* [Exercices à traiter]:
1. D'après le texte sur la mobilité durable à Sarreguemines, quelle entreprise exploite la station d'hydrogène et en assure la maintenance ?
2. Dans les enregistrements, réécrivez la portion allant de la ligne contenant « How great a » jusqu'à celle contenant « 2552 inches », ces deux lignes comprises. Remplacez-y « camera » par « lens » sans rien modifier d'autre.

* [Texte]:
--------------------

La communauté d'agglomération de Sarreguemines Confluences totalise 66 000 habitants et 38 communes. Depuis onze ans, nous travaillons avec M. Barthel sur la mobilité durable à partir d'un plan climat réalisé en interne. Dans le cadre d'une démarche pragmatique, nous nous sommes dotés des compétences nécessaires pour réaliser nous-mêmes les bilans carbone. Les stations, réalisations et infrastructures que je vais décrire ne nous ont rien coûté zéro en termes d'études. Elles résultent de travail en interne ou de travail effectué en partenariat avec des acteurs locaux.
Nous avons retenu trois volets de mobilité durable : un volet électrique « batteries » ; un volet gaz naturel compressé et de préférence biométhane, pour la mobilité lourde, et un volet électrique « pile à combustible », pour résoudre les problèmes de temps de recharge et d'autonomie, ainsi que les difficultés, pour les entreprises, de gérer la mobilité électrique avec des utilitaires pas toujours stationnés dans les dépôts, notamment les véhicules utilisés par des collaborateurs et remisés à domicile.
La station que nous avons réalisée est la première en Europe à produire, compresser et distribuer sur place de l'hydrogène vert. Comme le disait M. Antoni, nous avons respecté les protocoles existants. Nous avons également utilisé un protocole visant à réduire la température de l'hydrogène à moins 20 degrés, afin de pouvoir distribuer de l'hydrogène à des véhicules allemands en 700 bars, alors que les dix utilisateurs de notre territoire utilisent du 350 bars pour leurs véhicules hybrides à batteries et à pile à combustible. La station est ouverte au public. Ces dix véhicules n'appartiennent pas à la flotte de la communauté d'agglomération mais sont des véhicules professionnels utilisés par des entités différentes.
Nous n'avons rien à vendre, ni hydrogène, ni infrastructures, ni mobilité. Les mobilités sont complémentaires. Nous ne rencontrons plus de difficultés technologiques. Les matériels existent, des entreprises savent les fabriquer, mais nous rencontrons un problème de dimensionnement des entreprises par rapport à l'enjeu. McPhy, un producteur d'électrolyseurs et de compresseurs d'hydrogène, exploite pour nous la station et en assure la maintenance, car nous n'avons pas les compétences pour le faire. Les techniciens viennent d'Italie ou de Grenoble pour dépanner la station, ce qui est difficile à gérer. En revanche, un gazier a installé notre station gaz pour véhicules lourds et en assure la maintenance, à l'instar de Total avec ses stations de distribution de carburant.
Nous avions approché des majors pour nous aider dans ce projet mais nous n'avons pas été entendus. Air Liquide a des stations à Paris pour des grosses flottes, Engie aussi, même pour le méthane ou le biométhane. Leur modèle, c'est Paris. Bordeaux est déjà trop petit, Strasbourg, est bien trop petit et Sarreguemines n'est même pas sur la carte… Nous avons besoin que les majors acceptent d'assurer la maintenance, comme un gazier ou un producteur de pétrole gère des stations.

--------------------

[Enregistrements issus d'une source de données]
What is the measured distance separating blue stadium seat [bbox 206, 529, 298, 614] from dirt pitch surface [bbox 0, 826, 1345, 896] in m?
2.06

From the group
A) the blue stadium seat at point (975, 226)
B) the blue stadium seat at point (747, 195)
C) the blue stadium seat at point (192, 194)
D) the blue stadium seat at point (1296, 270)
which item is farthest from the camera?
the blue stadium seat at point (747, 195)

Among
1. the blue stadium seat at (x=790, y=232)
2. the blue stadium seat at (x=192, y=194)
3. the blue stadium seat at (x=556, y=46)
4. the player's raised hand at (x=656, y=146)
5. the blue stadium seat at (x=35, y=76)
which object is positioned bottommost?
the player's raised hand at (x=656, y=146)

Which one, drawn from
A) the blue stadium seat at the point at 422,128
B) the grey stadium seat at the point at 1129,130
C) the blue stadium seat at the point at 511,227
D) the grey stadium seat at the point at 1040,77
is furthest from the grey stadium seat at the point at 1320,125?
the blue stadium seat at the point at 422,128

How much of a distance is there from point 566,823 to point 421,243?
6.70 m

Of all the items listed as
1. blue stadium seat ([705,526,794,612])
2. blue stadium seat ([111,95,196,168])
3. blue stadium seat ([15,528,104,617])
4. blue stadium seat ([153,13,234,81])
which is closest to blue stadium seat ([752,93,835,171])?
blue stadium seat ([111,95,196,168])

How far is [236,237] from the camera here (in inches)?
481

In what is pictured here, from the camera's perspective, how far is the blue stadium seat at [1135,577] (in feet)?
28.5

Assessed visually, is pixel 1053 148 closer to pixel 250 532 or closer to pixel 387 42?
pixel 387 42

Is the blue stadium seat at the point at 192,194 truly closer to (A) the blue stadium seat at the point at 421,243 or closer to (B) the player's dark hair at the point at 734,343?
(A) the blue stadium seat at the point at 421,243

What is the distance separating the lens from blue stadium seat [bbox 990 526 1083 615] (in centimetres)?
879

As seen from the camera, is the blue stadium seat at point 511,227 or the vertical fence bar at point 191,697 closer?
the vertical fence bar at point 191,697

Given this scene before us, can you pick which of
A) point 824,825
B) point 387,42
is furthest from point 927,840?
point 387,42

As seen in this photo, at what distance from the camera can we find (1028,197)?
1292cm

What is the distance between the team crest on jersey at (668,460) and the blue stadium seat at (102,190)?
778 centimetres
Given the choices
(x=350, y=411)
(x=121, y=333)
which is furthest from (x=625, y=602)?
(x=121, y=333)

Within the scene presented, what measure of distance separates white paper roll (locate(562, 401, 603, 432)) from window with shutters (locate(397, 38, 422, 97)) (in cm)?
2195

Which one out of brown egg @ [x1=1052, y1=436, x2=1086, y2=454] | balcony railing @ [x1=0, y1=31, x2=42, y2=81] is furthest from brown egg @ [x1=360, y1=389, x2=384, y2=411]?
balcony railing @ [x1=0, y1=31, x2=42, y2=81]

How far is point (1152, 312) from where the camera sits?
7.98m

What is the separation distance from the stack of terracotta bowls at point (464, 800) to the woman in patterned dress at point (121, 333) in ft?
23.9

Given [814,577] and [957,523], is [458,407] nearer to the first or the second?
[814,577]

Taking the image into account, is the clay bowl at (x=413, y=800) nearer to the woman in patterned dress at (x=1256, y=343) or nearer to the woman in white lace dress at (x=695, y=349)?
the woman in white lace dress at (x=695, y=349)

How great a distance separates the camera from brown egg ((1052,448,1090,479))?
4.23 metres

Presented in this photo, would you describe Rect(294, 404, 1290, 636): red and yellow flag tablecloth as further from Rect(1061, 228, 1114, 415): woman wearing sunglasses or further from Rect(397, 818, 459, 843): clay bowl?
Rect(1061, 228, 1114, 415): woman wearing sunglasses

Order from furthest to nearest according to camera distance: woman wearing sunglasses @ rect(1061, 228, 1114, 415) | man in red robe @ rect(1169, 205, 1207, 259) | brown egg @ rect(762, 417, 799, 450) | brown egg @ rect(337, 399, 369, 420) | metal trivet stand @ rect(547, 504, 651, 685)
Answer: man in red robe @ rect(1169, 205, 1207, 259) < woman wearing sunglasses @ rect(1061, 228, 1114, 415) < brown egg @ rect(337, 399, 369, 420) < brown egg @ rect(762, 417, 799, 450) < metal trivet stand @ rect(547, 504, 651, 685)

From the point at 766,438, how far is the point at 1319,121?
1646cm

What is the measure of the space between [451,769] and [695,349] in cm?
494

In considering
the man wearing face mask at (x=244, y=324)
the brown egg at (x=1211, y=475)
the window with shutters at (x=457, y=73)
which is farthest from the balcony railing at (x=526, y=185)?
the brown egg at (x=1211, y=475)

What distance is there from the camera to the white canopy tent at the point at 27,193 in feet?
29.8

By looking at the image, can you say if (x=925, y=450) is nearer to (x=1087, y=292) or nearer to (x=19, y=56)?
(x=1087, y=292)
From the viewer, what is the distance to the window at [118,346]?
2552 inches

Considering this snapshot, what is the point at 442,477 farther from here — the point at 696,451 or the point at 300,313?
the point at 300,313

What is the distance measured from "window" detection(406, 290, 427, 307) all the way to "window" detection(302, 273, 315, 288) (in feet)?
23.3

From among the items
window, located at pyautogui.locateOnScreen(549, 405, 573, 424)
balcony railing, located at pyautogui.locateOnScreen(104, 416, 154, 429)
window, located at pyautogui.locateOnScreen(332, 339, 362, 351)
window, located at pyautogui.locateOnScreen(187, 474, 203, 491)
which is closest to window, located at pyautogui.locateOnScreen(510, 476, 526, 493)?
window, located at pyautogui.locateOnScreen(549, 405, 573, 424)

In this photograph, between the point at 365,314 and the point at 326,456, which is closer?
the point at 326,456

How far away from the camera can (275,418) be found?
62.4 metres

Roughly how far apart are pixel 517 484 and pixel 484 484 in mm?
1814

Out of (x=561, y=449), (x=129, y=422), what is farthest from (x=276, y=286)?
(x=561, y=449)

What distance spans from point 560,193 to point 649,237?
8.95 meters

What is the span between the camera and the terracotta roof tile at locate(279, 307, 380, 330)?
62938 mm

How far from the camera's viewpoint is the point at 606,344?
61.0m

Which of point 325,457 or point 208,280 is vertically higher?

--------------------

* [Corrigés]:
1. McPhy, un producteur d'électrolyseurs et de compresseurs d'hydrogène.

2.
How great a distance separates the lens from brown egg ((1052,448,1090,479))?
4.23 metres

Presented in this photo, would you describe Rect(294, 404, 1290, 636): red and yellow flag tablecloth as further from Rect(1061, 228, 1114, 415): woman wearing sunglasses or further from Rect(397, 818, 459, 843): clay bowl?
Rect(1061, 228, 1114, 415): woman wearing sunglasses

Order from furthest to nearest according to lens distance: woman wearing sunglasses @ rect(1061, 228, 1114, 415) | man in red robe @ rect(1169, 205, 1207, 259) | brown egg @ rect(762, 417, 799, 450) | brown egg @ rect(337, 399, 369, 420) | metal trivet stand @ rect(547, 504, 651, 685)
Answer: man in red robe @ rect(1169, 205, 1207, 259) < woman wearing sunglasses @ rect(1061, 228, 1114, 415) < brown egg @ rect(337, 399, 369, 420) < brown egg @ rect(762, 417, 799, 450) < metal trivet stand @ rect(547, 504, 651, 685)

From the point at 766,438, how far is the point at 1319,121?
1646cm

What is the measure of the space between [451,769] and [695,349] in cm?
494

In considering
the man wearing face mask at (x=244, y=324)
the brown egg at (x=1211, y=475)
the window with shutters at (x=457, y=73)
which is farthest from the balcony railing at (x=526, y=185)?
the brown egg at (x=1211, y=475)

What distance is there from the lens to the white canopy tent at the point at 27,193 in feet?
29.8

By looking at the image, can you say if (x=925, y=450) is nearer to (x=1087, y=292) or nearer to (x=19, y=56)?
(x=1087, y=292)
From the viewer, what is the distance to the window at [118,346]?
2552 inches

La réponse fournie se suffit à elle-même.